:: Required work ::
A. Answer these questions from the article on women faculty at Central Michigan University:
(i) What percentage of full professors at CMU are female?
(ii) Who is president of the Faculty Association?
(iii) What position does Ann Miller hold?
B. Return, word for word, the passage of the article on women faculty at Central Michigan University from "If you look" to "five are female.".

:: Extract provided ::
If you look for women earning prominent wages as faculty at Central Michigan University, you'll have a hard time finding them.

Only 28.9 percent of full professors at CMU are female, and out of the top 50 highest-paid faculty members – including chairs for departments – only five are female.

Compounding the gender gap, university officials have cited specific challenges in attracting female instructors and potential faculty to teach subjects like science, technology, engineering and mathematics (STEM).

“Across the colleges and across the departments, there are different disciplines commanding different salaries,” said Joshua Smith, president of the Faculty Association and a philosophy professor. “If you couple that with the long-standing problem that different disciplines have a hard time attracting women, like accounting or chemistry or philosophy, (higher education is) sort of the leftover one that has a serious lack of representation of women."

Specific challenges for CMU and other universities include competition for qualified female STEM instructors, as well as competition with large companies and firms for women with STEM backgrounds.

“(CMU) has to make the position competitive,” Smith said. “(The faculty member) could go to another university or to a firm and make a lot more money.”

Where are the women?

Despite CMU's lack of high-earning female faculty, Robert Roe, executive director for Institutional Research and Planning, said the number of women graduating with doctoral degrees is increasing nationally.

Backing his assertion, data collected by websites like insidehighered.com show that more women are able to take higher positions in non-STEM fields.

However, the number of STEM graduates moving into teaching positions is low, said Ann Miller, director of faculty employment and compensation for Faculty Personnel Services.

Miller said women in STEM fields are generally a smaller part of the workplace population.

:: Extracted data ::
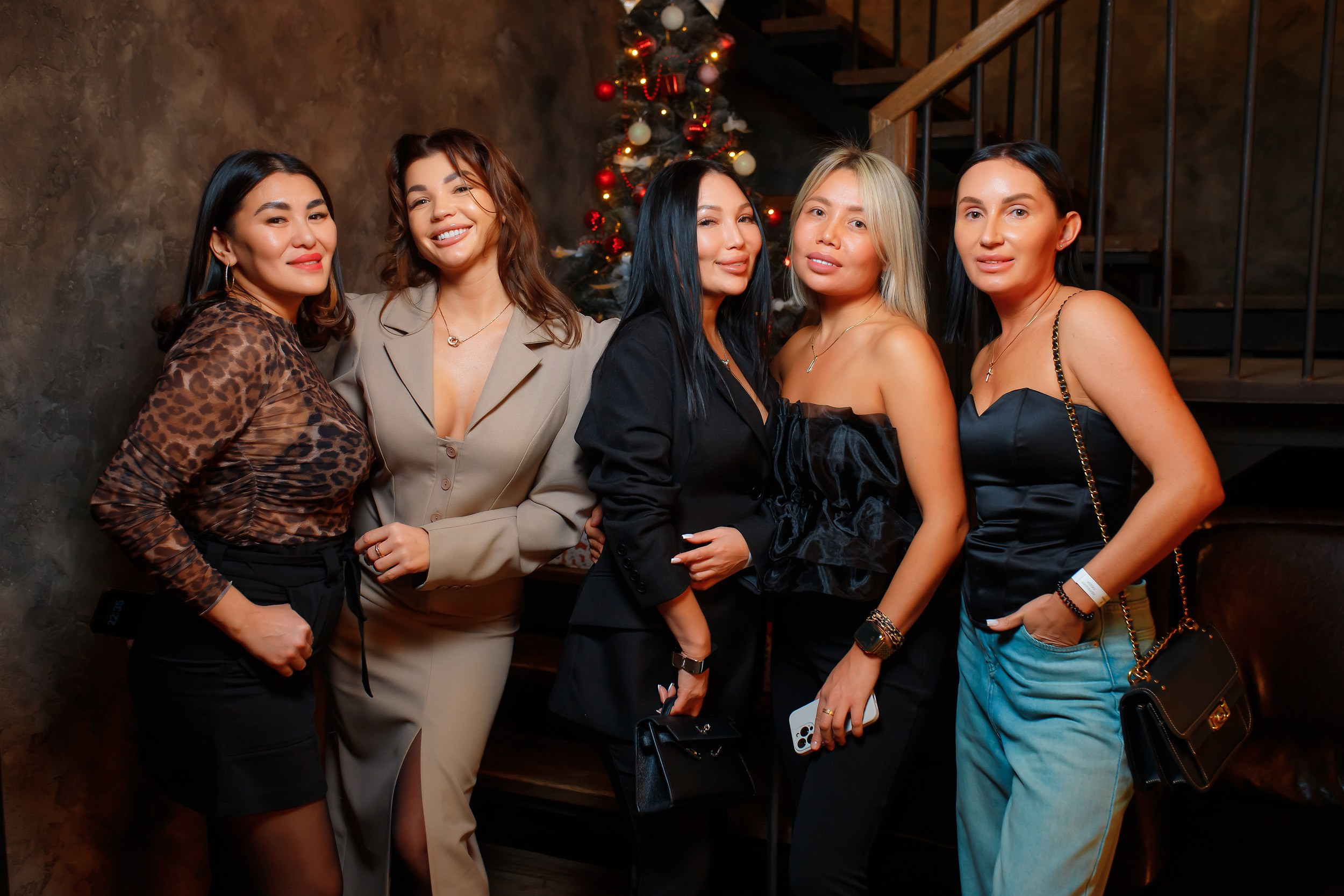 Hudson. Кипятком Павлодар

--

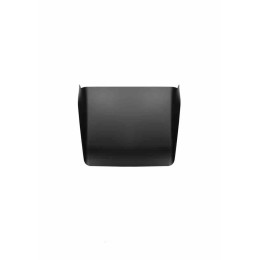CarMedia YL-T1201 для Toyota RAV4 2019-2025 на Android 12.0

:: Outputs for the tasks ::
A.
(i) 28.9 percent
(ii) Joshua Smith
(iii) Director of faculty employment and compensation for Faculty Personnel Services

B.
If you look for women earning prominent wages as faculty at Central Michigan University, you'll have a hard time finding them.

Only 28.9 percent of full professors at CMU are female, and out of the top 50 highest-paid faculty members – including chairs for departments – only five are female.